Honestly I might sneak that in the description. I know this is gonna be the third time I somehow find a way to loophole Harold Jam but if I threw a little cheatsheet in the description or the comments then I think it would do more help than harm. With that said, the next step is to design games so you won't need a cheatsheet, and I think having a normal length game instead of compressing it into a jam may help with that.
learning one color at a time, in a long form game, and maybe adding real color theory into it, my help for a longer game.
A cheat sheet will be very good for this.
Even though I'm on the team, I'm still surprised by the end result... It's fun!
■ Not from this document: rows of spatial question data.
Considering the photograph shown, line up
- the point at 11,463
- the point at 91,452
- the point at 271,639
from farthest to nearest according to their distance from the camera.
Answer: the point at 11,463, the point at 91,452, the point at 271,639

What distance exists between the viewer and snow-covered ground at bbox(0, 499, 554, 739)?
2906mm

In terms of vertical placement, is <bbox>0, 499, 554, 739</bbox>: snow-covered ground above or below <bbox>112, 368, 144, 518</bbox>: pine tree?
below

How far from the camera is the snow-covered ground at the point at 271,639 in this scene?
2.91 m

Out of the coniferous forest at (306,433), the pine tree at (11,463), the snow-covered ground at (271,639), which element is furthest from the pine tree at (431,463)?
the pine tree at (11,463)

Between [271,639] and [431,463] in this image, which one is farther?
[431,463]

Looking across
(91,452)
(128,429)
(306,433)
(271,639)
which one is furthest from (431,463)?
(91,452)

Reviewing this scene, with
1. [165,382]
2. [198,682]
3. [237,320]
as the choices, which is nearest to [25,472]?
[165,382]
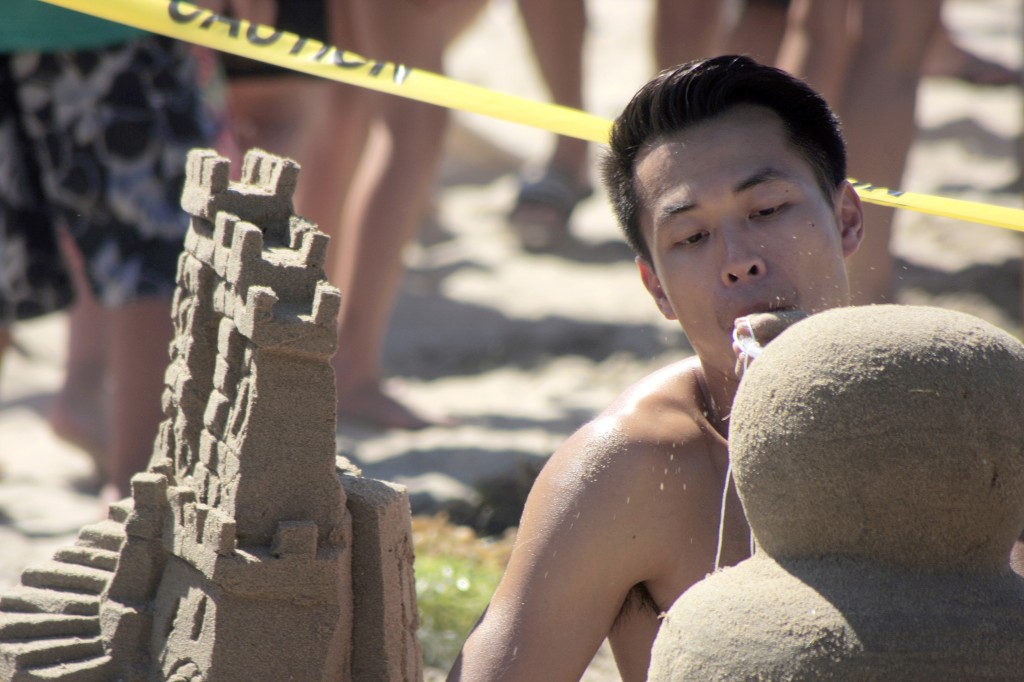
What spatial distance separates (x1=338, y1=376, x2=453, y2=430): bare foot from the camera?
4.79m

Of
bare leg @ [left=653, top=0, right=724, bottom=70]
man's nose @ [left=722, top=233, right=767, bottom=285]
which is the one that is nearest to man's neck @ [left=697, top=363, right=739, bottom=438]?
man's nose @ [left=722, top=233, right=767, bottom=285]

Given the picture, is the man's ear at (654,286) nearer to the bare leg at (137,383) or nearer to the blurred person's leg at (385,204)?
the bare leg at (137,383)

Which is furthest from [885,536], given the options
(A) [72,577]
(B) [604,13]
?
(B) [604,13]

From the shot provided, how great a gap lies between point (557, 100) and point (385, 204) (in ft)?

Really fun!
Banging music as well.
🙏
Just gonna leave some notes in no order or organization of my thoughts on what could be improved/what I liked:
What I liked:
- Menu screen looked great
- Small rooms were great, there didn't feel like any wasted space
- Music fire
- Mugshots looked amazing
- Story was well done
- Sound effects were great especially for the text boxes
- Alex character was very funny, overall dialogue was solid
Potential Improvements
- Start cutscene too fast (maybe im just a slow reader idk)
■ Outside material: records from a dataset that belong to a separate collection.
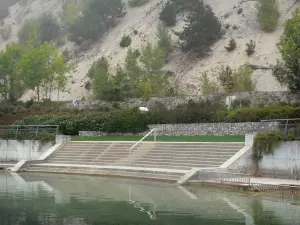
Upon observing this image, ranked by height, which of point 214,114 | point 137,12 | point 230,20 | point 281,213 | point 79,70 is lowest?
point 281,213

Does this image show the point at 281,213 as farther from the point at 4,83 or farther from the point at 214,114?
the point at 4,83

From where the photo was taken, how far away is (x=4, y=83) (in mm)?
50125

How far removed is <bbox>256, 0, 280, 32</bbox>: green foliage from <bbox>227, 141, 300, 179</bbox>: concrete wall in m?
42.0

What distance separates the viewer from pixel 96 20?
76562 mm

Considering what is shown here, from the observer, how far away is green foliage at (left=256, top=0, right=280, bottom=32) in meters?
Answer: 59.0

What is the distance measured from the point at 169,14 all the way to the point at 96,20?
1431 centimetres

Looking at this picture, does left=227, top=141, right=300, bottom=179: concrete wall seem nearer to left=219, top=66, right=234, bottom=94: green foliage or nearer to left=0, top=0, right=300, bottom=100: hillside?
left=219, top=66, right=234, bottom=94: green foliage

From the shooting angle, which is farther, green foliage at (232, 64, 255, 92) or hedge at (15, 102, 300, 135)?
green foliage at (232, 64, 255, 92)

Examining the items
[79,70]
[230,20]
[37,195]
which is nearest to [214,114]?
A: [37,195]

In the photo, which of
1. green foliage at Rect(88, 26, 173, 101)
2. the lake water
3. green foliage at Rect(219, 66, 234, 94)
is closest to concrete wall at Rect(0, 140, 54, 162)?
the lake water

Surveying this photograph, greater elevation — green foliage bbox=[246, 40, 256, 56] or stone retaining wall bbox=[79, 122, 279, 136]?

- Boulder puzzle was a bit too much, it's a small thing but I think it'd have made more sense to have the boulder closer to the hole
- I really liked the mugshot expressions, would have liked to see more of that (like the blinking/closed eyes while they were talking) (I didn't really notice it till the last cutscene)
- Battles felt a little bit too slow idk how to describe it, I also immediately forgot what is strong against what
Overall great concept, excited to see a full game
Khan my dude. Thanks so much for playing.
> - Menu screen looked great
> - Mugshots looked amazing
Props to pretty much the entire team behind this game for the art throughout. The Axial tiles came in clutch, Myria killed it with the title background, my little brother worked his logo magic, and Nate's portraits were absolutely stellar. I also did a thing here and there. Wish we had full sets of emotions (I certainly would have appreciated it) but Nate only had so much time before attempting his own entry and drowning in uni work.
> - Music fire
Always appreciate the love for the music as well; my confidence as a composer has been sky high after writing all that. Props to my little brother for the banger battle theme too, he's a freak.
> - Story was well done
> - Alex character was very funny, overall dialogue was solid
These I really wanted to accentuate but I lacked confidence throughout. Glad to see it rubbed off on someone positively. I'm especially proud of how Alex developed; I struck gold with the combination of the way he speaks and how he's the most knowledgeable of the four.
> - Small rooms were great, there didn't feel like any wasted space
The small rooms were both a stylistic choice and a necessity due to the scope of the game.
> - Start cutscene too fast (maybe im just a slow reader idk)
Funny enough I thought it was way too long so I really abridged it.
> - Boulder puzzle was a bit too much, it's a small thing but I think it'd have made more sense to have the boulder closer to the hole
Would've been a good idea for sure, but my philosophy was to have it form a key part of the room while utilizing the other abilities you learned to advance.
> - Battles felt a little bit too slow idk how to describe it, I also immediately forgot what is strong against what
I intended to have indicators for strong and weak attacks but they didn't show up for some reason. Will absolutely be a necessity once I turn this into a full game.
Always appreciate feedback like this. At the end of the day this was a testbed for something bigger, so I'm glad you want to see it keep growing.
My favorite thing is that you call the faces "mugshots" :) Made me laugh.
Interesting game mechanics. Very original in all aspects of gameplay. A game that I would like to see expanded even after the jam. I think it has great potential to develop.
Since the whole point of this game was to be a testbed for an even bigger game, this really does mean a lot to hear. Thanks for the feedback!